Silent Strength: Steels role in Operation Starfish

Very often, the study of metallurgy is the study of history itself. Many of the advances that drive human endeavour occurred because the craftsmen (and more recently the scientists) have taken over and the capabilities of the materials they create have allowed more advanced uses.

However, occasionally, the story being told is much bigger than just the metals involved, even though it’s the product that takes the starring role.

On a recent country walk, in an area as far removed from the word ‘industrial’ as it’s possible to be, two sections of steel were discovered on the floor. The two pieces were made of a flat bar steel and another rod steel rod, both lying where they had no apparent business to be.

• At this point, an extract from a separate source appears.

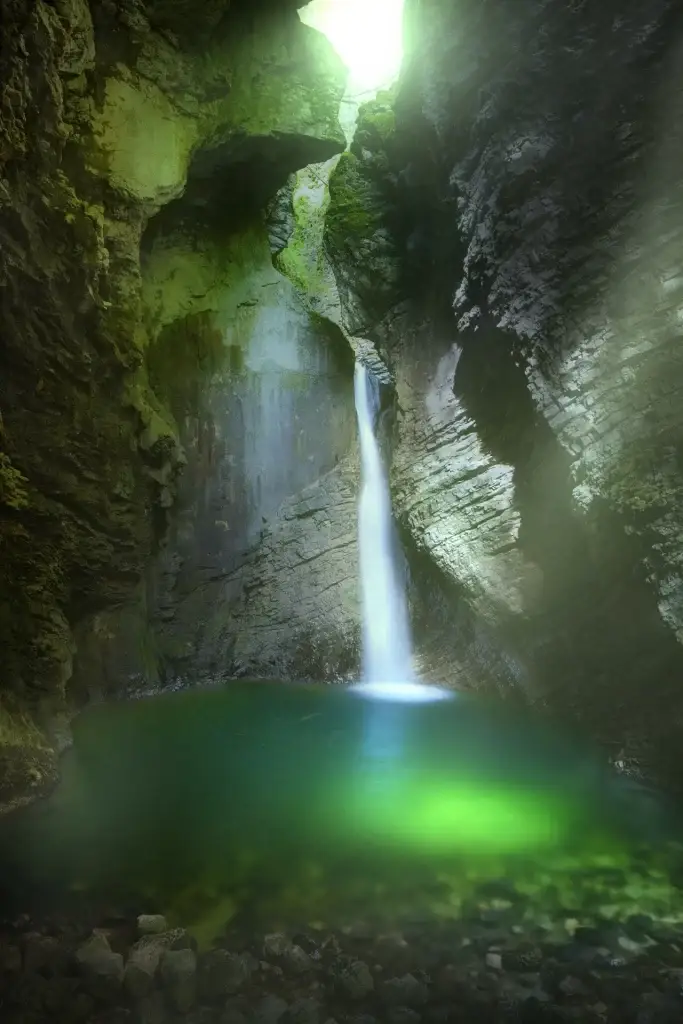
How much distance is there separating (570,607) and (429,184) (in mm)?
7313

What was discovered by a local keen metallurgist and West Yorkshire Steel’s founder, Brian Ellis, were in fact two remnants of Operation Starfish, a World War II tactical plan to prevent German bombers causing damage to the nearby Thorp Arch Munitions Factory in Yorkshire. The ‘Permanent Starfish’ were in fact fire baskets, located in large open spaces which were lit to provide light and heat to fool German bombers into dropping bombs onto the fields, thinking it was in fact the munitions factory. There were a number of sites across the country, all constructed around 5 miles away from genuine targets and at least a mile from any other locally populated settlements.

The set up of the lights was to mimic the railway marshalling yard lights and tram flashes which would be seen across the yards. This is more sophisticated than just providing an area of light which could possibly be mistaken by the planes above, it’s about convincing the bombers beyond doubt that they’ve identified the correct target and making them release ordnance onto a relatively unoccupied space where they could detonate without causing massive damage with secondary explosions and killing many people.

In this case, the steel used in the construction of the fire-baskets wasn’t a technical marvel and the scope of the historical events eclipses the materials used to make the product. Instead, the simple article of a suitable container to hold a fire potentially saved the lives of many hundreds of people and contributed to Britain’s war effort.

The steel used in these baskets has since been forgotten, taking a quiet retirement in the fields in which they resided to create a target which prevented a disaster at many points over the UK.  Rather than being the focus of the piece as new leap forward in metallurgy, the steel was used as a quiet but proud way of helping Britain through a very tough time in its history.